The error message was like:
Caught signal 11 (Segmentation fault: address not mapped to object at address (nil))
Caught signal 11 (Segmentation fault: address not mapped to object at address 0x1123f800)
The code snippet is:
MPI_Init(&argc, &argv);
int rank, size;
MPI_Comm_rank(MPI_COMM_WORLD, &rank);
MPI_Comm_size(MPI_COMM_WORLD, &size);
double *pointData = NULL;
double *fracPointData = NULL;
long pointDataEleTotal = numRows * numColumn;
long fracPointDataEleTotal = pointDataEleTotal / size;
if(rank == 0){
pointData = (double *)malloc(sizeof(double) * pointDataEleTotal);
initialize pointData
fracPointData = (double *)malloc(sizeof(double) * fracPointDataEleTotal);
}
if(rank != 0){
fracPointData = (double *)malloc(sizeof(double) * fracPointDataEleTotal);
}
MPI_Scatter(pointData, fracPointDataEleTotal, MPI_DOUBLE, fracPointData, fracPointDataEleTotal, MPI_DOUBLE, 0, MPI_COMM_WORLD);
I have tried and observed:
ulimit -s
and the
result is unlimited
.Segmentation fault: address not mapped to object at address (nil)

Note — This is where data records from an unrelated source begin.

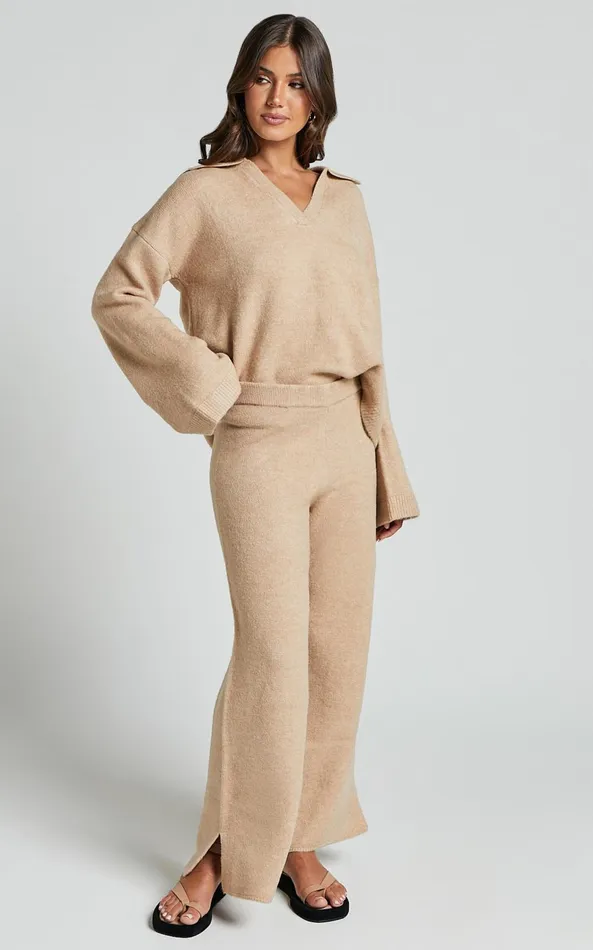 Showpo Livia Pants 8211 Knitted High Waisted Side Split Pants In Beige Marl Women Pants
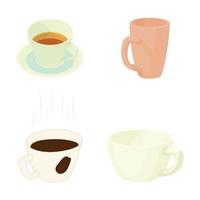 conjunto de iconos de taza, estilo de dibujos animados vector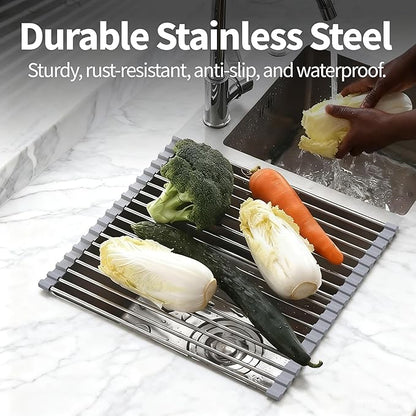 TYZUIAW Roll Up Dish Drying Rack for Over Sink -17.5"x11.8" Foldable Stainless Steel Kitchen Drainer，Gray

; When using 8 processes, the 3rd and 5rd process will cause Segmentation fault: address not mapped to object at address 0x1123f800
Very strange problem that confused me a few days, hope to get some useful advice from you guys, much appreciation.
Upvotes: 0
Views: 146
Reputation: 1630
It is quite possible that your MPI implementation (which should have been explicitly mentioned in your question so that we can actually have a look) internally converts your data to bytes and then operates on bytes. A plain C integer can index up to 2,147,483,648 bytes. That corresponds to 268,435,456 8-byte double elements. Or, in your matrix dimensions, approximately 2.33 × 115 million, coinciding with the threshold where you begin to experience problems.

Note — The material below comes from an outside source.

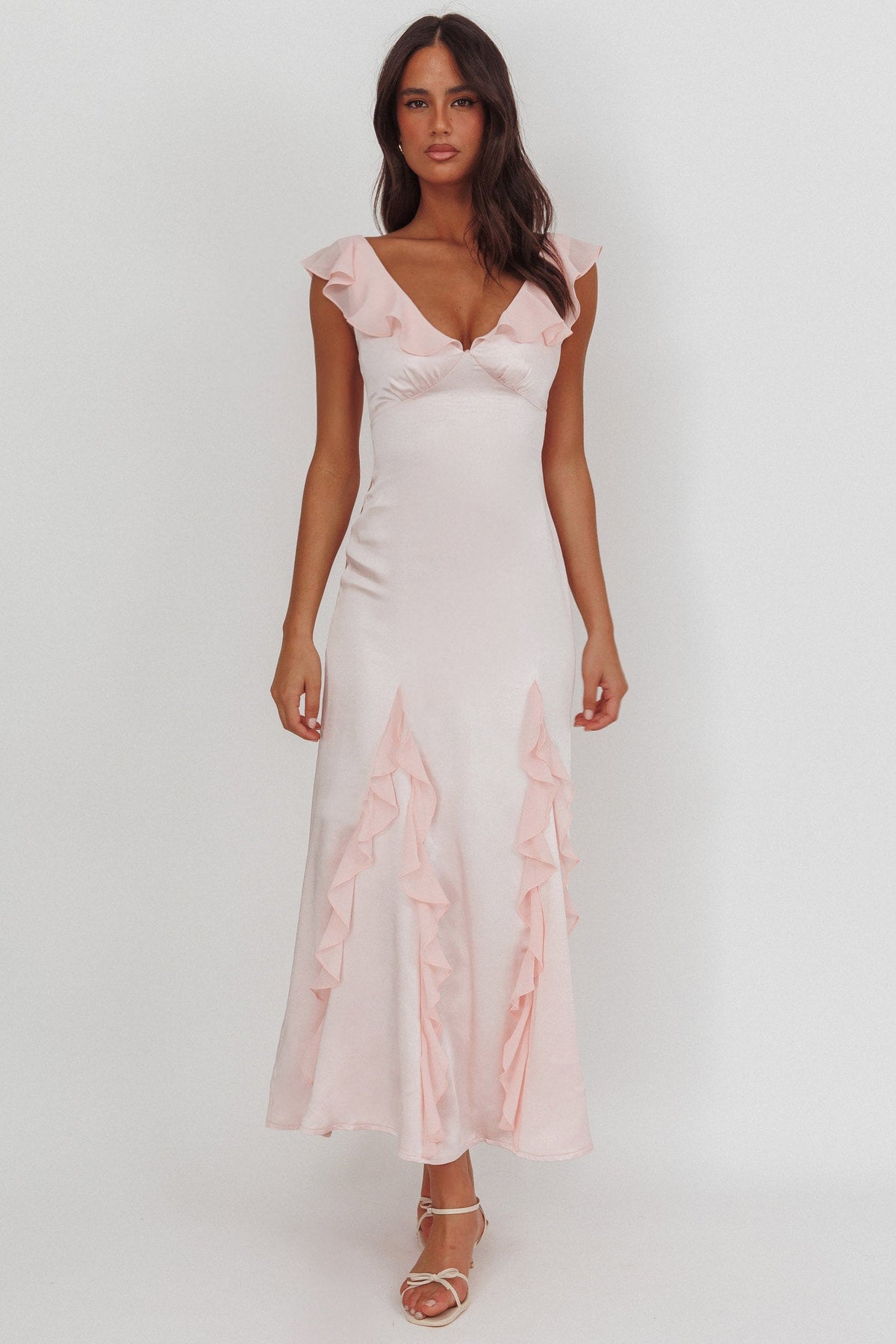 Zerai Ruffle Trimmed Maxi Dress Pink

To give an explicit example, Open MPI was internally serializing datatypes to bytes for MPI_Sendrecv
and then recursively calling MPI_Sendrecv
on the same data, but with accordingly larger (but still int
) count
argument. This was causing overflows. It can well be that your MPI is having a similar issue with MPI_Scatter
.
Upvotes: 0
Reputation: 5794
I suspect that you are hitting the 2.14 billion limit on ints, even though you state that you are a factor of 10 off from that. Your quantity fracPointDataEleTotal
is a long
but MPI routines only take int
for the number of elements sent. Test if your number fits in an int, otherwise you're out of luck.
....unless you install the latest mpich which support MPI-4, which has routines MPI_Send_c
and (for you) MPI_Scatter_c
that take an MPI_Count
parameter for the count, and which is much larger.
(Also, just to be sure, test that your malloc actually succeeds and you're not running out of memory!)
Upvotes: 1